Sie näherten sich der Mündung einer schmalen Lücke zwischen zwei mehrstöckigen Wohnhäusern. Darauf hatte Samiha gewartet. Sie drückte Naomis Arm und hoffte, dass das Kind den Wink verstand. Sie waren an der Lücke vorbei, und für einen Moment fürchtete Samiha, Naomi wäre schon zu geschwächt, um ihre Rolle zu spielen, dann aber schrie das Mädchen auf, ein ungekünstelter Wehlaut, und sagte, mir ist schlecht, ich muss brechen.

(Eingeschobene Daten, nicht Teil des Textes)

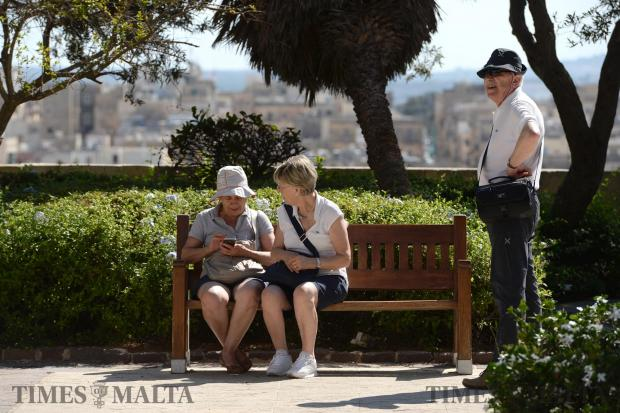 Tourists sit on a bench at the Upper Barrakka Gardens in Valletta on June 16. Photo: Matthew Mirabelli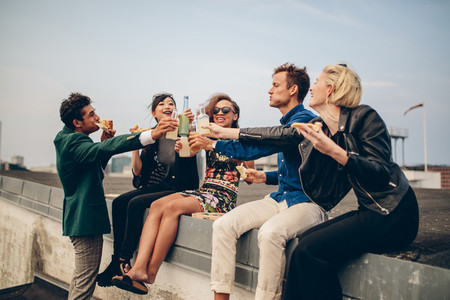 Group of friends celebrating on rooftop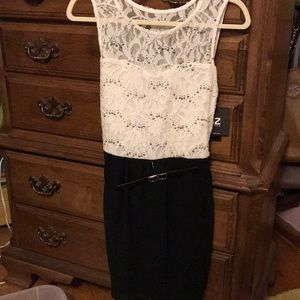 White, black and gold lace dress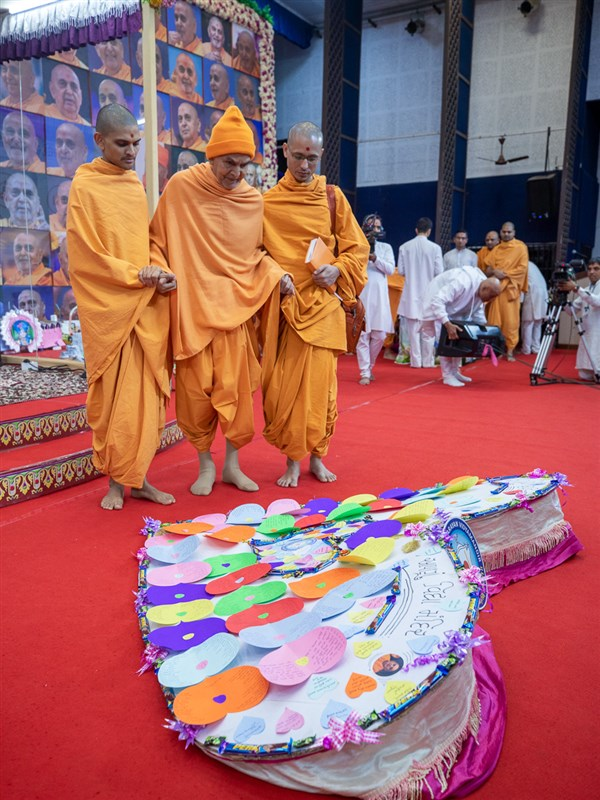 Swamishri observes a display created by students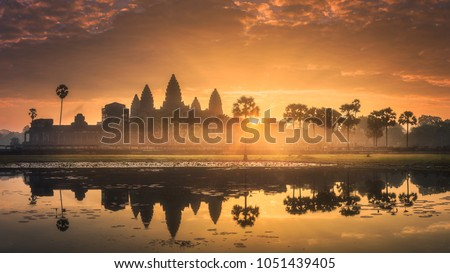 Sunrise view of popular tourist attraction ancient temple complex Angkor Wat with reflected in lake Siem Reap, Cambodia #1051439405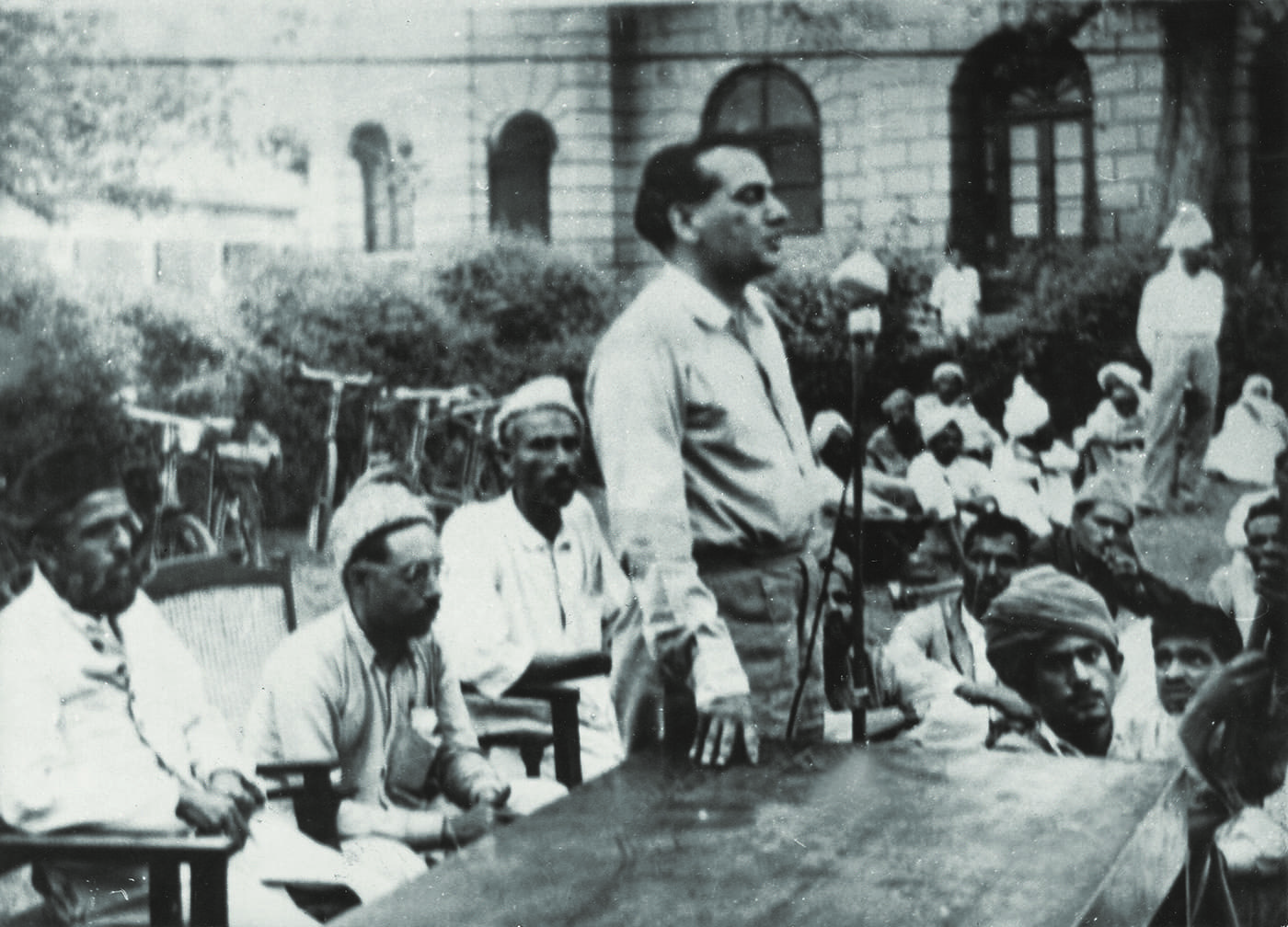 The poet Faiz Ahmed Faiz addresses the members of the Postal Workers Union at the Lahore GPO in 1949. Faiz is president of the PWU, and, during his tenure, he works aggressively towards securing workers' rights. — The Faiz Ghar Archives, Lahore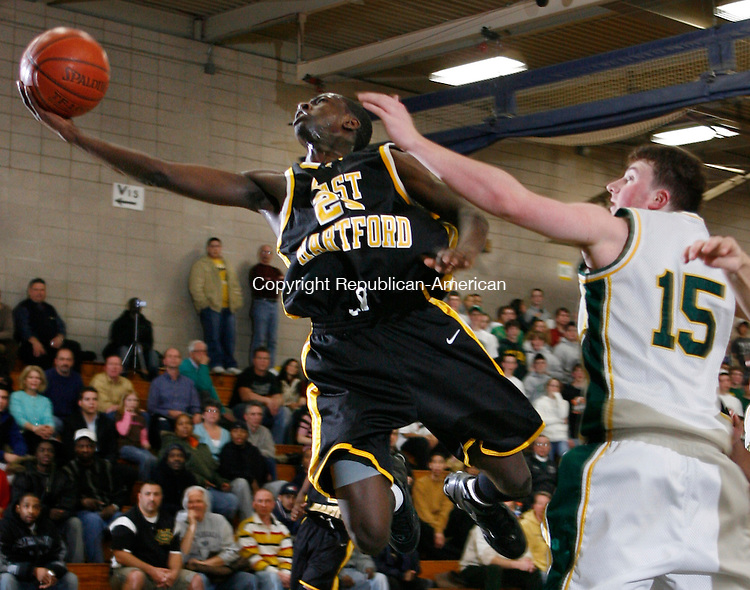 East Hartford's Robert Bentil Jr. beats Holy Cross' Kyle murphy for the layup during Division LL second round action at Holy Cross High School Wednesday night.  The Crusaders were defeated by the Hornets 58-59  Michael Kabelka Republican / American.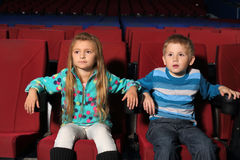 Little boy and girl watching a movie Royalty Free Stock Image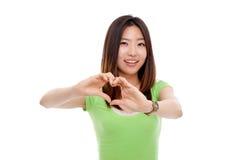 Young pretty woman showing heard shape. Stock Photos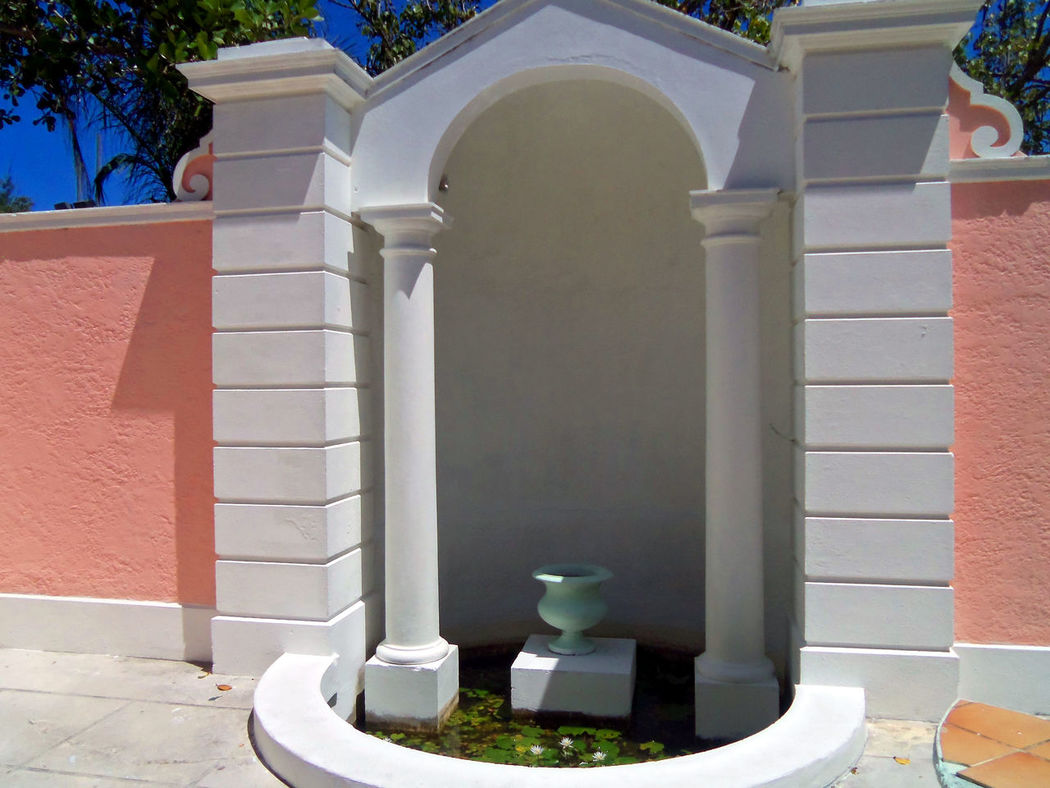 Empty alcove with planter in the wall Alcoves Arch Architectural Features Architecture Architecture Architecture Details Building Exterior Built Structure Day Flushing Toilet No People Ornate Outdoors Pillars Pillars Support Planter Sculpture Statue Stone Wall Tropical Architecture White Color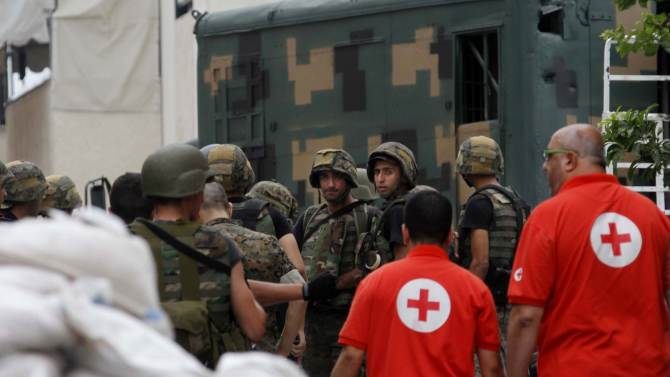 Lebanese red cross workers arrive to carry the lifeless bodies of gunmen killed during Monday's clashes with army soldiers near the Bilal bin Rabbah mosque where Sunni cleric Sheik Ahmad al-Assir preaches, in the southern port city of Sidon, Lebanon, Tuesday, June 25, 2013. Lebanese security officials say a roadside bomb has exploded on the highway linking Beirut with the Syrian capital without causing casualties. (AP Photo/Mohammed Zaatari)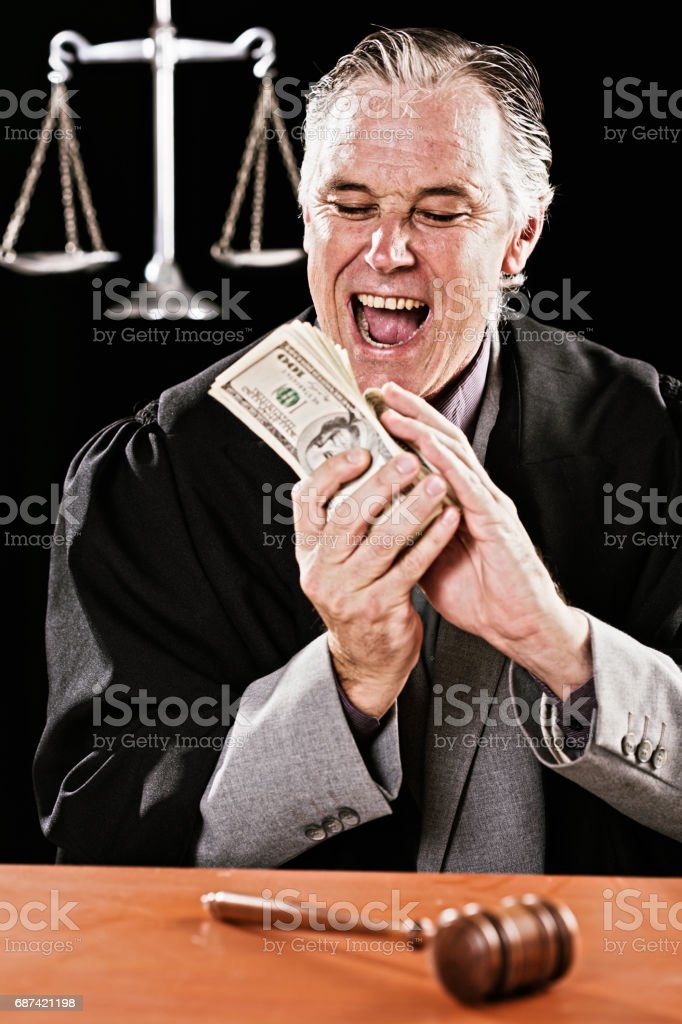 Dishonest judge gleefully counting bribe money stock photo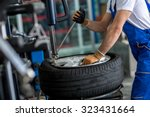 engineer  balancing  car wheel... | Shutterstock . vector #323431664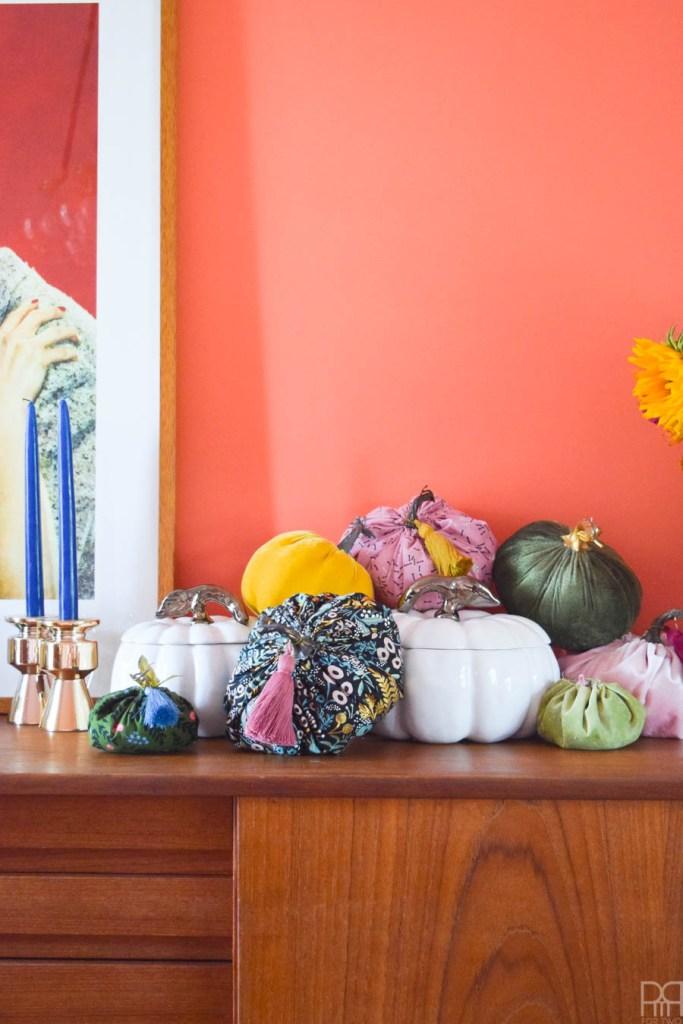 DIY colourful fabric pumpkins on a teak sideboard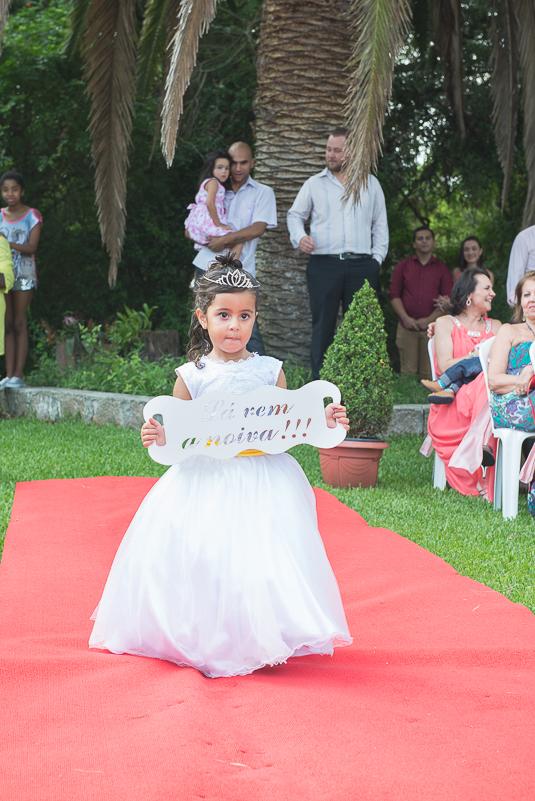Aia entrando no tapete vermelho do casamento segurando plaquinha decorativa la vem a noiva.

»Schnell, hier hinein.« Samiha zog Naomi in den Durchgang. Es war der Schritt über die Grenze zwischen zwei Welten. Nur das Rauschen des Verkehrs folgte ihnen in das Zwielicht und die Stille, alles andere blieb zurück wie abgeschnitten. Fatima, die Naomis anderen Arm umfasst hielt, blieb nichts anderes übrig, als mitzukommen, dabei machte sie dem Kind Vorwürfe wegen des Aufenthalts.
Naomi übergab sich aufs Stichwort. Nicht verwunderlich, sie hatte sich schon vorher in ihrem Zimmer mehrmals erbrechen müssen.
»Halt sie fest«, sagte Samiha. »Ich habe hier etwas, um ihr das Gesicht abzuwischen.«
Sie kramte in der Tragetasche, und als Fatima sich zu dem Kind niederbeugte, zog sie die Keramikschüssel heraus und ließ sie auf ihren Kopf niedersausen, einmal und noch einmal. Die Frau sank erst auf die Knie, dann zur Seite und lag still.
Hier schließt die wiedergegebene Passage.